Assassin's Creed is the latest franchise to try their hand at adapting a video game into a Movie. I went into this movie with very high hopes, as I am a huge fan of the games. The games are RPG and very story reliant, which I thought would make the adaptation into a movie an easier transition than an Angry Birds movie or a Mortal Kombat movie. Unfortunately, once again, we are let down with another average video game movie that leaves much to be desired. In Assassin's Creed, every triumph is accompanied by an even larger letdown. For every moment of exhilaration is a moment of extreme boredom or stupidity. Somewhere in the editing room there is probably a really good cut of this movie, but, unfortunately, we were not left with that version.
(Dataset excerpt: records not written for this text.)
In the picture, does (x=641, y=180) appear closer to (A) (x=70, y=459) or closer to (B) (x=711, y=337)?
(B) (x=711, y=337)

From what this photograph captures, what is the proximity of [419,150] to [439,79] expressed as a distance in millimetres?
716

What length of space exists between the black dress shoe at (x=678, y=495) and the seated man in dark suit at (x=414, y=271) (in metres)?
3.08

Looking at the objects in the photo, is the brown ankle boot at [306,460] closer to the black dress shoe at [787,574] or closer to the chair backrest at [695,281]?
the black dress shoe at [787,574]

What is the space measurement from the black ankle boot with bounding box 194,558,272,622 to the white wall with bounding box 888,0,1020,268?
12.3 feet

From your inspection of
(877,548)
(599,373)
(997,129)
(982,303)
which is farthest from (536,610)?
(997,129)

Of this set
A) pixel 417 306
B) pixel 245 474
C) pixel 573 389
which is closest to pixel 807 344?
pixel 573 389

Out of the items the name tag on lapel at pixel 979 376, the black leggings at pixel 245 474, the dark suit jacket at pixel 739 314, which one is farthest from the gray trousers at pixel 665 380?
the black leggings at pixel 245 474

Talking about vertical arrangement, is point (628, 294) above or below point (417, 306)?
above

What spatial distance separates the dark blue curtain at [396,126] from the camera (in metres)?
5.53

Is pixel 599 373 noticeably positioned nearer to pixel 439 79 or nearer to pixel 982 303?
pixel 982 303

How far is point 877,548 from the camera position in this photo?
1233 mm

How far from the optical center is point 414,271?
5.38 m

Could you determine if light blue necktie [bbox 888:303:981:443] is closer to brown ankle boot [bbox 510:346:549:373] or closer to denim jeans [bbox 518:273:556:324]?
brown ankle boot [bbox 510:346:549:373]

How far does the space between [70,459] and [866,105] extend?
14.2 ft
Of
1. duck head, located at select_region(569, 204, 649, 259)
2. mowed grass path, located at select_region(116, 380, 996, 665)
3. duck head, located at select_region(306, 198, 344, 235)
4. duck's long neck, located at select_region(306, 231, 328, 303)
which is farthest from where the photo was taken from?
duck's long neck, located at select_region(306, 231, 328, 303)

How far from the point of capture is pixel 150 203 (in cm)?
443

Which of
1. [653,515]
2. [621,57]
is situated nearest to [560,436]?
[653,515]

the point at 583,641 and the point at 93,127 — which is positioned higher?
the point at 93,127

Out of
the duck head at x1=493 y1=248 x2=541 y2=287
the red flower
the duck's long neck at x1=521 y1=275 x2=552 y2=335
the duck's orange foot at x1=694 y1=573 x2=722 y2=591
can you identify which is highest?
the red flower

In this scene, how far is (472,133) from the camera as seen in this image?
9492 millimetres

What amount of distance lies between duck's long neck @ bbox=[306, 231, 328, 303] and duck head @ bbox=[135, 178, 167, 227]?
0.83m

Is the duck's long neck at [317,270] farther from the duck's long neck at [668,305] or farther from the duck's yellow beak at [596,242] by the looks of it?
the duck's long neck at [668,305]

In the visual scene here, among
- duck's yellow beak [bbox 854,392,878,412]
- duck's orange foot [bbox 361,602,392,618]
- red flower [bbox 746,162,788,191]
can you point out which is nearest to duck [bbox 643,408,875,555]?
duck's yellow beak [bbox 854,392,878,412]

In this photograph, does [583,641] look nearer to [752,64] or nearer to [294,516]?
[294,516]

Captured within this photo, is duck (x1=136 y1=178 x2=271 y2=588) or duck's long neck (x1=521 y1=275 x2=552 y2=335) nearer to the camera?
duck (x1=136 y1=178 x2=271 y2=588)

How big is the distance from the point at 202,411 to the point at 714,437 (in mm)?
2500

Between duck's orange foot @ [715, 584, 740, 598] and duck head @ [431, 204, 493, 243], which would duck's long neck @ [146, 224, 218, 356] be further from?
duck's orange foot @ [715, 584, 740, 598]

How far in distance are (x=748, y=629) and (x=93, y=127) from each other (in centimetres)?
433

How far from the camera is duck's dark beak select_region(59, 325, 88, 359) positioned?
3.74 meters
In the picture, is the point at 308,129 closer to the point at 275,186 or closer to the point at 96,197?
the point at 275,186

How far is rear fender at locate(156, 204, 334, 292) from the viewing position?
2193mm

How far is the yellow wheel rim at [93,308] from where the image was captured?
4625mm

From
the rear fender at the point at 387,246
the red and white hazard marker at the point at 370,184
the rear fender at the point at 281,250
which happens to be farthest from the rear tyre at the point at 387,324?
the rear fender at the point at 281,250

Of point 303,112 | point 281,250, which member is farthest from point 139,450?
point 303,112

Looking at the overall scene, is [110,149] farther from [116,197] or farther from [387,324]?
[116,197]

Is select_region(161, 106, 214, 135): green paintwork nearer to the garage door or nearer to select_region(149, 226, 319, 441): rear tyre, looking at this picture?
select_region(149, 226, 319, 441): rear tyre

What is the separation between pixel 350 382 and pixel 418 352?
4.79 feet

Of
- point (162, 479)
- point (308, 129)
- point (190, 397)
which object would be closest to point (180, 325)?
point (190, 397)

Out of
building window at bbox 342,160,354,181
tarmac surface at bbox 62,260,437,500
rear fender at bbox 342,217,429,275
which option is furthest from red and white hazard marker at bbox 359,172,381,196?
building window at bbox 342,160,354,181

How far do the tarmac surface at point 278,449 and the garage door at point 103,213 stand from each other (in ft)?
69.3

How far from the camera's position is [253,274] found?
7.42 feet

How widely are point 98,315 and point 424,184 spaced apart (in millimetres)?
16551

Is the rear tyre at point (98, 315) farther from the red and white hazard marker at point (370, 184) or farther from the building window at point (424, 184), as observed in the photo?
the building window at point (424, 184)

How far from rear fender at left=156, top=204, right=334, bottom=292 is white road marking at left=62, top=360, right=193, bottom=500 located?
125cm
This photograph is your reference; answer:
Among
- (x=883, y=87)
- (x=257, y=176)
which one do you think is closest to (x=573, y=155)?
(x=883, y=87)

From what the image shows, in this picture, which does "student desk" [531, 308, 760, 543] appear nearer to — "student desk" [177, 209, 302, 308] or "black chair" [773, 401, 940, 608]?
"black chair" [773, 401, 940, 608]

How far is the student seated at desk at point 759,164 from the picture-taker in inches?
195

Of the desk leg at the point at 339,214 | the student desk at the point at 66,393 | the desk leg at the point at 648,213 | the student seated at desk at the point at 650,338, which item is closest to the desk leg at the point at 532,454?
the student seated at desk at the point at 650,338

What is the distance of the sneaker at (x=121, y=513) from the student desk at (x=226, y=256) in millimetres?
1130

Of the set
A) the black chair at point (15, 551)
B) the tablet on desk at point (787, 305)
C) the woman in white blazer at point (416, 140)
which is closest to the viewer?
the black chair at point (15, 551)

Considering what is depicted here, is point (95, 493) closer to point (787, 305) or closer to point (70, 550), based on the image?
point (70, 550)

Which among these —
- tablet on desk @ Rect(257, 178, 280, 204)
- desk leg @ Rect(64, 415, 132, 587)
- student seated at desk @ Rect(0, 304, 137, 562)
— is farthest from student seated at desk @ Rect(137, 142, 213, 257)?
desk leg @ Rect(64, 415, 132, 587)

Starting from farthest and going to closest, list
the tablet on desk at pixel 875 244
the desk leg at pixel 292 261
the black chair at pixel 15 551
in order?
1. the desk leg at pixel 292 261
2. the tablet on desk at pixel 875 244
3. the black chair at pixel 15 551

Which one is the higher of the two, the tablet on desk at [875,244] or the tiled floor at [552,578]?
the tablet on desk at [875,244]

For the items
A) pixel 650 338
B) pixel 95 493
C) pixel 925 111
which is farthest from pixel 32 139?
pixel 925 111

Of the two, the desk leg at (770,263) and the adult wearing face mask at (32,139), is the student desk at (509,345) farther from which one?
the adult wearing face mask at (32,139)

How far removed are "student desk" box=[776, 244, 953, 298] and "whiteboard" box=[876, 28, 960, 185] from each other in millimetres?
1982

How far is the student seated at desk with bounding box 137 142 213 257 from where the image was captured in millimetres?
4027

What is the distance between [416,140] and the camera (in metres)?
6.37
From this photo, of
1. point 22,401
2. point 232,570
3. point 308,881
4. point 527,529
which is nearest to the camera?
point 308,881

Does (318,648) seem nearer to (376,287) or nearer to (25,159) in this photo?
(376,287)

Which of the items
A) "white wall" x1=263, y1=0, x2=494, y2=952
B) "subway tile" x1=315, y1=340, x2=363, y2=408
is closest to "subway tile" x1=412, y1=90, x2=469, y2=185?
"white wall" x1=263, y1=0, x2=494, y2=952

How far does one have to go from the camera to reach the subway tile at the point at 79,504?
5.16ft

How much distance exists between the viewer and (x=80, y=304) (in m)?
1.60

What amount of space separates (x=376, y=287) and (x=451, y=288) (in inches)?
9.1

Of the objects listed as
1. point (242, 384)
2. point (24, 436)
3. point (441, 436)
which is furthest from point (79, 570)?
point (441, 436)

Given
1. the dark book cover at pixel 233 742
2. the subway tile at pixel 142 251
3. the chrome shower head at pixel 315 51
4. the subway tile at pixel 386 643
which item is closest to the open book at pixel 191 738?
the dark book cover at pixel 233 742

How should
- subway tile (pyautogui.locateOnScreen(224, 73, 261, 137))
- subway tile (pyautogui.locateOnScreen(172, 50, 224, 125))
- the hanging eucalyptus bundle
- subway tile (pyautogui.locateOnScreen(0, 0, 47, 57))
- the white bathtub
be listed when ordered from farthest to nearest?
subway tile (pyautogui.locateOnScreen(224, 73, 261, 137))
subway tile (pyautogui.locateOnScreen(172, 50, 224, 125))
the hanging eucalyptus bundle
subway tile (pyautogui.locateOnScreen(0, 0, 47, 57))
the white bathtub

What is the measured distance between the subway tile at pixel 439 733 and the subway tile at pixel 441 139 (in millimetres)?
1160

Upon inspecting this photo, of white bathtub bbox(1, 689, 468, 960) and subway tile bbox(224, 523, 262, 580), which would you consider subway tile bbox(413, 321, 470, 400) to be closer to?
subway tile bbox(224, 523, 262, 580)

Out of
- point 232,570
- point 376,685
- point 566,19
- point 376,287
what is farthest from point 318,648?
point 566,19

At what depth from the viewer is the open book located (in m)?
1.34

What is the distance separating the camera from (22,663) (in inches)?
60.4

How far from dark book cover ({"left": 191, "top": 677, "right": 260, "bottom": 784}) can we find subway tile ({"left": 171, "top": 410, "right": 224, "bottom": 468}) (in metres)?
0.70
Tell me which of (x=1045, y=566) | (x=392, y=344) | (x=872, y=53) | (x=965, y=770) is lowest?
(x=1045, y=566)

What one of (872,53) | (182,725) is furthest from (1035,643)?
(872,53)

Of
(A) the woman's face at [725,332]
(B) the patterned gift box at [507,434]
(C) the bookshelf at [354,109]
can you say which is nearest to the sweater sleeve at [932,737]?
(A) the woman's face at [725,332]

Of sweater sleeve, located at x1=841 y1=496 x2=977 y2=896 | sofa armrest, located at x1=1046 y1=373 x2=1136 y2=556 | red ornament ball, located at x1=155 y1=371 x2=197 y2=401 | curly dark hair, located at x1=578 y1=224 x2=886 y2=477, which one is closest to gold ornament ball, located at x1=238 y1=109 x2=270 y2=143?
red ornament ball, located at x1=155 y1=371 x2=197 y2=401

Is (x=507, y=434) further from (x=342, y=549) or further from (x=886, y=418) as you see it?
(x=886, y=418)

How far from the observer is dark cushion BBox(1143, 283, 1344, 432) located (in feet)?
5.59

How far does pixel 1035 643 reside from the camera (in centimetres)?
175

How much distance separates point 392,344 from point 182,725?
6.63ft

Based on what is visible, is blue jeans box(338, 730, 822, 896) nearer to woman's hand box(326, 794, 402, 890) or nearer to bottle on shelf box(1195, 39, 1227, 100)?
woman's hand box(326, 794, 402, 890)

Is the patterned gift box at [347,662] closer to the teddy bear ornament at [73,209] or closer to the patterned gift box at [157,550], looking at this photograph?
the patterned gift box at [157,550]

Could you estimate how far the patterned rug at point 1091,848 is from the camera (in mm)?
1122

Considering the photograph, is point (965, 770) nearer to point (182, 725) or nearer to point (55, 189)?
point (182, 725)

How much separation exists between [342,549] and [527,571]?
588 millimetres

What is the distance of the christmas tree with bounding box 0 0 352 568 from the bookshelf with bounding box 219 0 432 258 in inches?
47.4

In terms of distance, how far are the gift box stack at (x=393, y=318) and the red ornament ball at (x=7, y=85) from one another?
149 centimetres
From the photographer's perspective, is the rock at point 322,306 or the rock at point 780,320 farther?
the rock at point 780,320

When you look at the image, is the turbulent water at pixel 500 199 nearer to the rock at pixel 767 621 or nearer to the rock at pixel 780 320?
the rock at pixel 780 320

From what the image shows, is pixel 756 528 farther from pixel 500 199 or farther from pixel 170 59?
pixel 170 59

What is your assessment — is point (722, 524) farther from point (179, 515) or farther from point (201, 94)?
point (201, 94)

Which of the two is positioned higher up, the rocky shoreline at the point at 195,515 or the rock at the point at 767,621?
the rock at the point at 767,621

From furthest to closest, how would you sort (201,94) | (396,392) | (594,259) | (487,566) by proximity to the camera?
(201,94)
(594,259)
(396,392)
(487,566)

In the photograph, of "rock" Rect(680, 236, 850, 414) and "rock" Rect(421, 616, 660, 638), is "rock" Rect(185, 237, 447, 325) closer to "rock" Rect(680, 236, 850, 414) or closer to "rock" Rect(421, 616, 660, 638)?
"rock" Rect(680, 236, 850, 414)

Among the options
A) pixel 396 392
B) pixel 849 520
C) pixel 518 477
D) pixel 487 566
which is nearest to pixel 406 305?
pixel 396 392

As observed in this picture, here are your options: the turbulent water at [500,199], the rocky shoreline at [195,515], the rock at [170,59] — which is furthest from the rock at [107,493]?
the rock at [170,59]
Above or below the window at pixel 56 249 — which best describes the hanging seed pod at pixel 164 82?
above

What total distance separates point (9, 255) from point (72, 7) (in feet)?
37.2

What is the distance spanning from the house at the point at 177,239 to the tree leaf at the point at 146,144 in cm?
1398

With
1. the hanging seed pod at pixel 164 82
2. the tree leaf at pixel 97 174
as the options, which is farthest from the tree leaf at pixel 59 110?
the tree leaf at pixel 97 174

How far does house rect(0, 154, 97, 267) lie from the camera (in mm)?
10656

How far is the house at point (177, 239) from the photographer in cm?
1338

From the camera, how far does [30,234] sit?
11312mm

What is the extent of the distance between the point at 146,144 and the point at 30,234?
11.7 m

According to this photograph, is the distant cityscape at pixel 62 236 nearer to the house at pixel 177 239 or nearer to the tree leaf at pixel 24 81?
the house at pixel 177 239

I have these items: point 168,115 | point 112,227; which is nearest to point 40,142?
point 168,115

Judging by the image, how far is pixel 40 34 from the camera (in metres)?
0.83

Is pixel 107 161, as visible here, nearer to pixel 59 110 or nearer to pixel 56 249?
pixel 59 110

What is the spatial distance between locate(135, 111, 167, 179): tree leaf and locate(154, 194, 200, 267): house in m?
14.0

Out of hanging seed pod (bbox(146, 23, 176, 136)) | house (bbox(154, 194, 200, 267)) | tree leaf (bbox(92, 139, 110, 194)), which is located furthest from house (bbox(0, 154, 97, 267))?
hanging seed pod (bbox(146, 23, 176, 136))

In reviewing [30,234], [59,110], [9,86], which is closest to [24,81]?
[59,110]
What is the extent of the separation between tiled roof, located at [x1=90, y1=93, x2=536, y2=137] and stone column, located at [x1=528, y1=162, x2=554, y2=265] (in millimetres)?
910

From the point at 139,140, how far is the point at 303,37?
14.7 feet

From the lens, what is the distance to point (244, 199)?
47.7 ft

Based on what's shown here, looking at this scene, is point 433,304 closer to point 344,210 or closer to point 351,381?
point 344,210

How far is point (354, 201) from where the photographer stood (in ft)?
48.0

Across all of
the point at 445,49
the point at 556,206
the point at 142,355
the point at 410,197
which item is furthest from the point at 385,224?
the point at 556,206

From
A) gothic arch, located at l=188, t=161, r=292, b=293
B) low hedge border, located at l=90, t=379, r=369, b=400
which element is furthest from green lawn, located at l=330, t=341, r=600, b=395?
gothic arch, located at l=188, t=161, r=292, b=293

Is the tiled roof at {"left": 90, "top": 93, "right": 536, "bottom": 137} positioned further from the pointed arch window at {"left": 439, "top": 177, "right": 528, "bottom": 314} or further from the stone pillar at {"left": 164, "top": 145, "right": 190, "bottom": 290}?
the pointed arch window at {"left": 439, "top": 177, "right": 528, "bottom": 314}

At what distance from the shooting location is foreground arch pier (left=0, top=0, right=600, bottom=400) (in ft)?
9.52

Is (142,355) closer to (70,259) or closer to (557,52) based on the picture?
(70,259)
The basic premise of the movie follows in line with that of the video games. The main character Callum, played by Michael Fassbender, is a part of a long line of Assassins, who swear their life away to protect ancient artifacts full of immense power away from the Templars. The main character gets captured by the Templar, and they use a machine called the Animus to retrace the memories of his ancestor Aguilar and find the Apple of Eden. This artificat contains the genetic code for free will, and in the Templar's hands, would be used to eradicate free will from humanity.
This premise comes chock full of potential, and this is evident in the sparing moments of redemption that kept me locked in as a viewer. In the flashbacks where we follow Aguilar and his band of Assassins on their pursuit for the Apple of Eden we get moment after moment of gripping action and tension. Undoubtedly, the movies greatest strength was in the action sequences. The scenes shifted seamlessly from present day Callum mimicking the moves of his ancestor Aguilar to the past real action that led to the safe keeping of the Apple of Eden. This action was beautifully choreographed to capture the movements that defined the video games, and still give minor updates to better fit the film.
Another redeeming quality of the movie was the performances by the actors. Michael Fassbender once again delivers a great performance, even with a mostly shallow character to portray. At this point, I am almost positive you could give Fassbender any role, and he would deliver it to perfection. The same goes for Jeremy Irons and Marion Cottilard, who offer great performances with awfully shallow characters that they are left to work with.
These strong performances get wasted by a plot that focuses to much on the present day affairs, and not enough in the much more interesting tails of the past. In the Abstergo building, where we see the majority of the film take place, the film moves at a monotonous pace that makes the viewer desperate for something to draw them out of this lull. The story and corruption of the Abstergo company, which is really a modern day Templar Order, were simply not interesting enough to keep the viewers attention.
My biggest issue with this movie came in the last couple minutes of the movie, where the filmmakers just could not help themselves from making one of the worst and most shortsighted sins a filmmaker can commit. Instead of focusing on creating one, concise story that could have possibly ended in a way that would redeem the shortcomings of the film, they went the route of setting up a sequel. We do not get a resolution to the issue of the keepers of the Apple of Eden, and instead are told to tune in next time, for a sequel that will all but likely never happen. What they failed to realize that in setting up for a sequel, you need to first create a movie good enough to draw viewers interest, and then build off of this stepping stone into creating a franchise. Creating a half-baked film that is mostly a snooze-fest, while you focus more heavily on setting up the next movie is the exact reason that the sequel will most likely never come.
In sum, Assassin's Creed does not solve the mystery of how to make a good video game movie. The film struggles to find its footing, and middles between two timelines, focusing to heavily on the less interesting of the two. The seeds of a good movie are present, however, not capitalized on, and we are left still waiting for that one defining video game movie to enjoy.